Aim ▸ Copy the lines from the beginning of the entries up to and including the line that contains "rusty chain [421, 500, 751, 539]". Leave the pictures out.

>> Begin Input rows

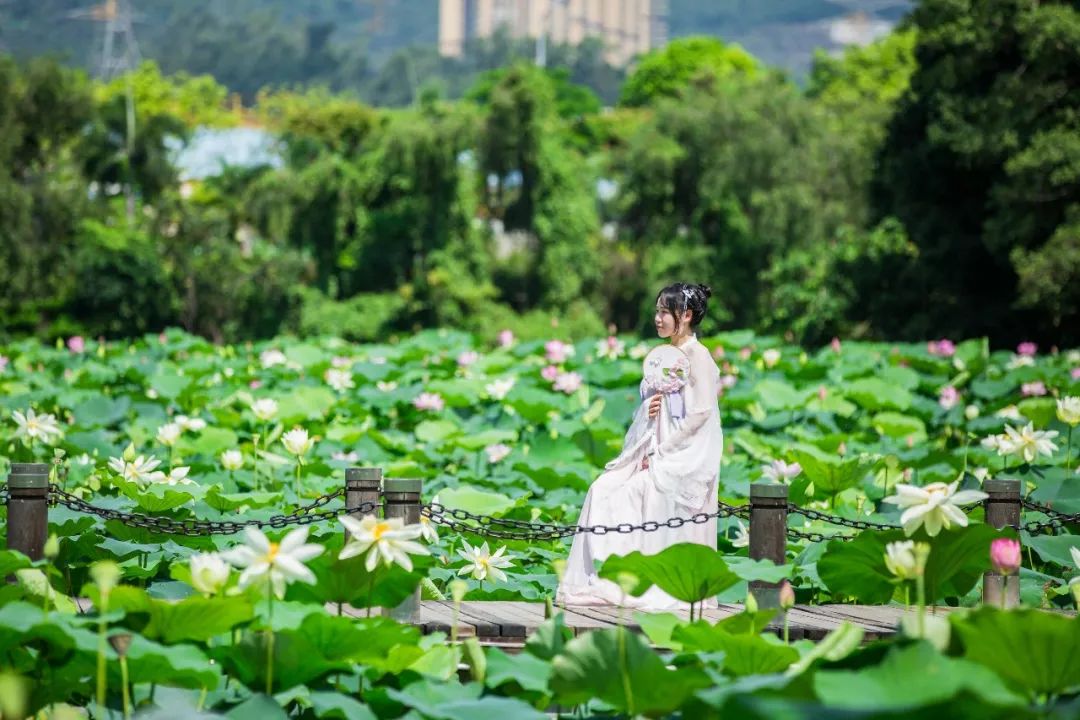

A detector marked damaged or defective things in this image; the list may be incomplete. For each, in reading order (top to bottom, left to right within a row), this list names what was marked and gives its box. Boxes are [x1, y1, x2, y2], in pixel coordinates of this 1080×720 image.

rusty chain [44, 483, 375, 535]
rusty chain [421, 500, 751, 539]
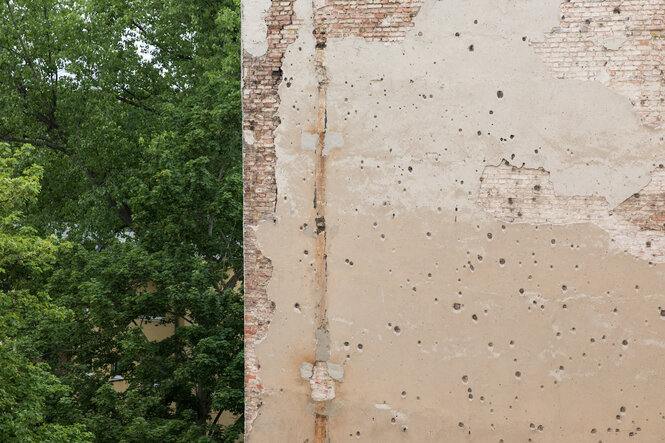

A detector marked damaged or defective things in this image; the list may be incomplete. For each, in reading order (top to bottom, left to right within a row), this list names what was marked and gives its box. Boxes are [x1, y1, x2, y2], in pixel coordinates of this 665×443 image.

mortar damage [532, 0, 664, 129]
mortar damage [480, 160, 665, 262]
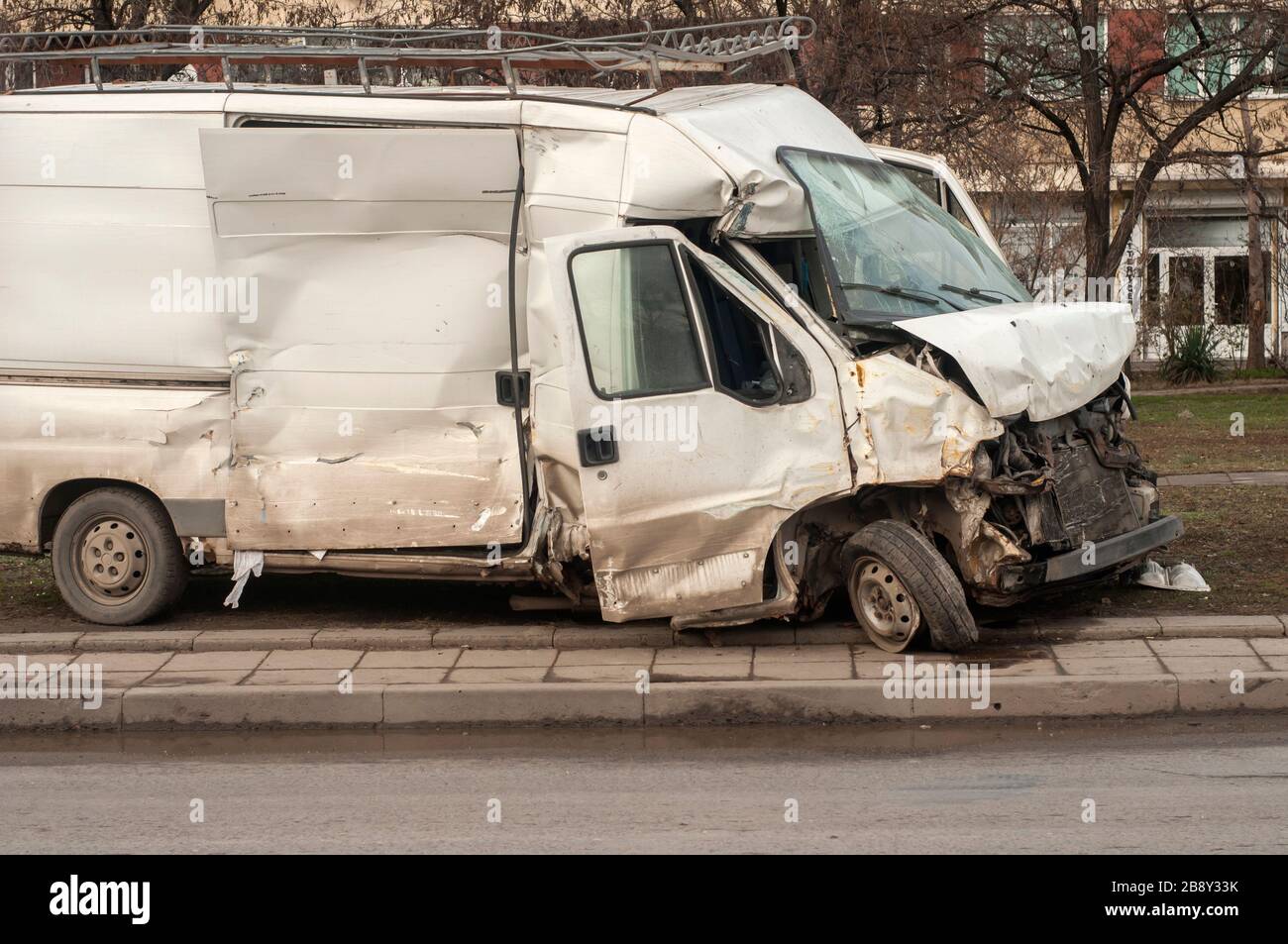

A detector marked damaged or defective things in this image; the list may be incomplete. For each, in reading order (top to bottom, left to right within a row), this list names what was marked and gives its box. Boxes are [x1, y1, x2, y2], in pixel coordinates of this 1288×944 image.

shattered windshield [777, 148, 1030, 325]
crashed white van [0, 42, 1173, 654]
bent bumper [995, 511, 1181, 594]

>> End Input rows

Exercise answer ▸
A detector marked damaged or defective things in this image; the list may be incomplete. For each, in reading order (top to bottom, left to right within a row), this list names what was marked and gives its box. Boxes are [x1, y1, x2, y2], in pixel coordinates of this 1080×720 image.

rusty chain [44, 483, 375, 535]
rusty chain [421, 500, 751, 539]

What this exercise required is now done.